- [Travail demandé]
(a) D'après le passage cité, dans quelle université et à quelles dates le 91e Congrès de l'Acfas s'est-il tenu ?
(b) Donnez le nom de chacune des personnes qui, selon le passage cité, composaient le panel « Savoirs sur le conseil scientifique : pratiques et recherches », sans compter le modérateur.
(c) Recopiez le passage cité de "Pour Anne-Marie Antchouey, le" jusqu'à "à ces questions.", ces deux segments compris.

- [Passage cité]
........

Retour sur le 91e Congrès de l’Acfas: points forts et commentaires des participants

À l’occasion du 91e Congrès de l’Acfas, qui se tenait à l’Université d’Ottawa du 13 au 17 mai 2024, le RFICS a eu l’occasion de s’illustrer de plusieurs manières :


Un point focal de ce dernier colloque était le panel « Savoirs sur le conseil scientifique : pratiques et recherches ». Ce dernier panel, modéré par le directeur général du RFICS Mathieu Ouimet, était composé de chercheurs et pratiquants issus de divers milieux :Lily Lessard, professeure titulaire au Département des sciences de la santé de l’Université du Québec à Rimouski, Anne-Marie Antchouey, présidente de la société gabonaise de cardiologie, Micheline Ayoub directrice exécutive de Sustainability in the Digital Age & Future Earth Canada, et Guillaume Beaulac, gestionnaire de l’équipe Stratégie comportementale et mobilisation au sein de l’agence de TI du Gouvernement du Canada. Partant de leurs expériences variées, plusieurs constats pertinents ressortent des échanges. Nous en présentons ici quelques extraits.

 

1. Enjeux de la pratique du conseil scientifique aux gouvernements

À la question « Quels sont, selon vous, les trois enjeux principaux de la pratique du conseil scientifique aux gouvernements, et pouvez-vous partager des exemples ou des expériences qui illustrent ces enjeux ? », plusieurs points marquants mentionnés par les experts présents méritent d’être soulignés.

Il ressort des interventions des panélistes que le conseil scientifique aux gouvernements présente trois enjeux majeurs. Le premier serait la nécessité d’un soutien hiérarchique solide pour son existence, comme illustré par le rôle de consultant interne de Guillaume Beaulac. Le deuxième semble être l’adaptation entre l’idéal et la réalité, reflétée dans l’utilisation pragmatique des données et la gestion des attentes, comme mentionné par Guillaume Beaulac, et le troisième enjeu serait la possibilité d’une communication efficace des résultats scientifiques malgré l’incertitude et l’évolution des connaissances, tout en évitant la politisation, tel que souligné par Micheline Ayoub.

Selon les panélistes, les décideurs font face à des enjeux complexes et la science n’est que l’un des dimensions prises en compte lors de leurs prises de décisions. Un autre enjeu souligné est le défaut d’exploitation du conseil scientifique pour anticiper sur les éventuels problèmes, parce que les conseils scientifiques ne sont sollicités qu’une fois qu’un problème survient, plutôt que dès le départ d’un projet. Aussi l’état des infrastructures de données et d’approches de mesures de l’impact serait-il une préoccupation, dans la mesure où les organisations sont souvent mal équipées en ce qui concerne les données recueillies et ce qui en est fait.

Pour Anne-Marie Antchouey, le défi réside aussi dans la délimitation du rôle du conseil scientifique : doit-on informer sans orienter, en fournissant simplement des données utilisables, ou doit-on offrir des solutions? La relation avec le décideur et la personne qui offre les conseils, ainsi que la clarté des attentes sont essentielles pour répondre à ces questions.

Tous les panélistes sont d’accord pour affirmer que ces défis exigent une approche multidisciplinaire, une adaptation du message aux publics et une conscience de la pertinence et de la responsabilité du conseil scientifique.

........

- [Matériel source]

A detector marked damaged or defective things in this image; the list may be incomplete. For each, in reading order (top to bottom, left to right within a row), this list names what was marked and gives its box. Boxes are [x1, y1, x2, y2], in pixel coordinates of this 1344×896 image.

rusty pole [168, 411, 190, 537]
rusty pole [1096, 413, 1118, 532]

........

- [Corrigé par tâche]
(a) À l'Université d'Ottawa, du 13 au 17 mai 2024.

(b) Lily Lessard, Anne-Marie Antchouey, Micheline Ayoub, Guillaume Beaulac

(c)
Pour Anne-Marie Antchouey, le défi réside aussi dans la délimitation du rôle du conseil scientifique : doit-on informer sans orienter, en fournissant simplement des données utilisables, ou doit-on offrir des solutions? La relation avec le décideur et la personne qui offre les conseils, ainsi que la clarté des attentes sont essentielles pour répondre à ces questions.